### DOCUMENT SECTION
============================================================

The Black Tax: 150 Years of Theft, Exploitation, and Dispossession in America by Andrew W. Kahrl • University of Chicago Press • 2024 • 456 pages • $35
“No taxation without representation” is often recounted as America’s founding mythological cry, repeated in elementary school lessons and pop-history airport books. White colonial subjects unhappy with parliamentary dues took their revenge by drowning crates of tea in Boston Harbor, baptizing their patriotism and birthing a nation. The new American creed included a commitment to government by consent of the governed and an abiding distrust of the state’s extractive power.
Andrew Kahrl’s The Black Tax: 150 Years of Theft, Exploitation, and Dispossession in America punctures this self-satisfied American mythologizing, showing that taxation without equal representation has often been the norm for Black Americans. A professor of history and African American studies at the University of Virginia, Kahrl in his prior work examined land use and the dispossession of Black Americans. In The Black Tax, he shows that white America’s revolution-inspiring hatred for taxes was color-coded, and that white Americans who chafed at taxes shifted the fiscal burdens of civic life onto Black people.

============================================================

### LISTED ENTRIES
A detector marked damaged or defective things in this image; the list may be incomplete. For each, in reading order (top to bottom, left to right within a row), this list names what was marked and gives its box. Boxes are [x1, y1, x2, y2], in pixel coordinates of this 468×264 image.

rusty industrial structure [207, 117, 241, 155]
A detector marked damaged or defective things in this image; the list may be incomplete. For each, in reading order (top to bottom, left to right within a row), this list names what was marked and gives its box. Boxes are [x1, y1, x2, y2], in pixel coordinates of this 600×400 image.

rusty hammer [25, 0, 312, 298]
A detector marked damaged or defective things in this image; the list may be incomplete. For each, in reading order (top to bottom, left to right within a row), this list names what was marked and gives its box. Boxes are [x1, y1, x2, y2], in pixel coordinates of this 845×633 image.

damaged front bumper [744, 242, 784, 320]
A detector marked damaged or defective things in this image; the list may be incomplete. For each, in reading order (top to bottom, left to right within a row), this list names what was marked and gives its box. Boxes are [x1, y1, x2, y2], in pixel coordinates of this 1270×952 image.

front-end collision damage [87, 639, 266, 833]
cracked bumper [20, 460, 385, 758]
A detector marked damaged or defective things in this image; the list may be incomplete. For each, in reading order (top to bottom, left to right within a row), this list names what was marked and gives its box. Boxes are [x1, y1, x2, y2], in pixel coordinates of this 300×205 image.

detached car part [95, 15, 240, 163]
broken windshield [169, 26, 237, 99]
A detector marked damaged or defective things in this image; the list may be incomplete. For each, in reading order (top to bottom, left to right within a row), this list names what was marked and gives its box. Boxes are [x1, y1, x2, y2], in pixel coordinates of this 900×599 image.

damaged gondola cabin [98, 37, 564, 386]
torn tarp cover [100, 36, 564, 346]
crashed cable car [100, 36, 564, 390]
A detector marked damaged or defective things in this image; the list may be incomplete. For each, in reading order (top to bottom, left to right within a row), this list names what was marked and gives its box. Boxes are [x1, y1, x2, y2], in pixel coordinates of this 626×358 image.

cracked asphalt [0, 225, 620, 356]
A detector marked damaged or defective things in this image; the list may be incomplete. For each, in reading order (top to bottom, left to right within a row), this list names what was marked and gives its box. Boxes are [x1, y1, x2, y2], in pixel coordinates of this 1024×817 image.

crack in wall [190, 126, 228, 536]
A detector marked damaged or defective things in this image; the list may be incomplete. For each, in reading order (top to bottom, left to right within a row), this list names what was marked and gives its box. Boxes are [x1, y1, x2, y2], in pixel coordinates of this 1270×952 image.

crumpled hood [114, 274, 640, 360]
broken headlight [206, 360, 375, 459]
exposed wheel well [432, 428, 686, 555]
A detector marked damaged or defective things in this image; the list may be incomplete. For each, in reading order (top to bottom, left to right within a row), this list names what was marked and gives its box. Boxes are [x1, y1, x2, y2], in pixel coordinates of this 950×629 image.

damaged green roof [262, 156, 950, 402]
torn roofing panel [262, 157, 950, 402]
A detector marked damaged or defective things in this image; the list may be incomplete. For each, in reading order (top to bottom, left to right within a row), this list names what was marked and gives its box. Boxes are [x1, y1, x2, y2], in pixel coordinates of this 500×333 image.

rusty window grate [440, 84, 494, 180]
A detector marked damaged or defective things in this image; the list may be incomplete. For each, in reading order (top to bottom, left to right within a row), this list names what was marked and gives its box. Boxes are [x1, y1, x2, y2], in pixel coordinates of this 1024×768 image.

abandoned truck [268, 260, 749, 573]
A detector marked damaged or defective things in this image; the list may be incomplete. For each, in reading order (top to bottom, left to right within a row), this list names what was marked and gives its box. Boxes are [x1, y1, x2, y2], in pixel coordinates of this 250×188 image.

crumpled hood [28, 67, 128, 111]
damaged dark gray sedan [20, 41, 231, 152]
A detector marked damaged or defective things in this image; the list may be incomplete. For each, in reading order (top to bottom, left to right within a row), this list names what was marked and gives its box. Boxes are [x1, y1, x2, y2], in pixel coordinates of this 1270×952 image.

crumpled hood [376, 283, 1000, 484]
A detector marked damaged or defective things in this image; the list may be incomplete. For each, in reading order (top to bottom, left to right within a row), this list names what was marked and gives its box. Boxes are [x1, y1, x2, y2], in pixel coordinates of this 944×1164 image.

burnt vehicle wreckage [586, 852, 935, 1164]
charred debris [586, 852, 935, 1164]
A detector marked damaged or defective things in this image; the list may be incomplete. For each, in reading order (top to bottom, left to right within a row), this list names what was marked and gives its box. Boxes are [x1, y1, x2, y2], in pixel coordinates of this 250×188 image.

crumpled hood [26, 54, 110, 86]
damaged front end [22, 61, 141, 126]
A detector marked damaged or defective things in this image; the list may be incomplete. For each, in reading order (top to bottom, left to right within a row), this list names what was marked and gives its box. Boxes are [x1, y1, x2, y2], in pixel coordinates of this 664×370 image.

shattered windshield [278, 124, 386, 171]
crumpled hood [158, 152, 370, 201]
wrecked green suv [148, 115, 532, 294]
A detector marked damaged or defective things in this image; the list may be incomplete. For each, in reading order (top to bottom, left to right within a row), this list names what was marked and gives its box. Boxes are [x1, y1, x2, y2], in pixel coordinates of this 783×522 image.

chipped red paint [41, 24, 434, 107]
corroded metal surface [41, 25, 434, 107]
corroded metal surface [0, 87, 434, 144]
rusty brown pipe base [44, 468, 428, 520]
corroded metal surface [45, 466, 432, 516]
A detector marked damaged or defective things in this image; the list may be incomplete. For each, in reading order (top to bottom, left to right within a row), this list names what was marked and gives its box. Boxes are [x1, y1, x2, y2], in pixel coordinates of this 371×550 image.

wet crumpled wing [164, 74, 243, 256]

============================================================

Please resume the review of The Black Tax after the material, continuing from its last sentence.

The Black Tax is an ambitious and powerful book, a sweeping and damning indictment of structural racism in the tax system. It joins works like Dorothy Brown’s The Whiteness of Wealth in showing that tax structures themselves are normed to whiteness in ways that consistently harm Black Americans and contribute to the staggering racial wealth gap. Organized into five parts, The Black Tax traces the long arc of racist plunder, beginning in the post-Reconstruction South. Kahrl’s story then follows the great masses of Black people fleeing Southern racial terrorism into a Northern residential apartheid that is different in formal structure but nonetheless designed to streamline extraction. He next chronicles the Black Freedom Movement’s heroic (and halting) attempts to shake off economic oppression during the 1960s and early ’70s. Chapters on the Reagan era and the revanchist New Right—a movement arising partially in opposition to civil rights progress—show that white flight and tax flight were synonymous as ideas about racial deservingness unified disparate elements of the post-civil rights retrenchment. The backlash to civil rights gains sets the stage for concluding chapters on how contemporary financial speculation preys upon Black economic insecurity to extract profits.
Across eras, proceeds from a racialized tax system were forged into weapons wielded against Black Americans to strip away Black land and property. Racist tax systems thwarted Black striving through the mundane bureaucratic violence of inflated property assessments and unfair home foreclosures.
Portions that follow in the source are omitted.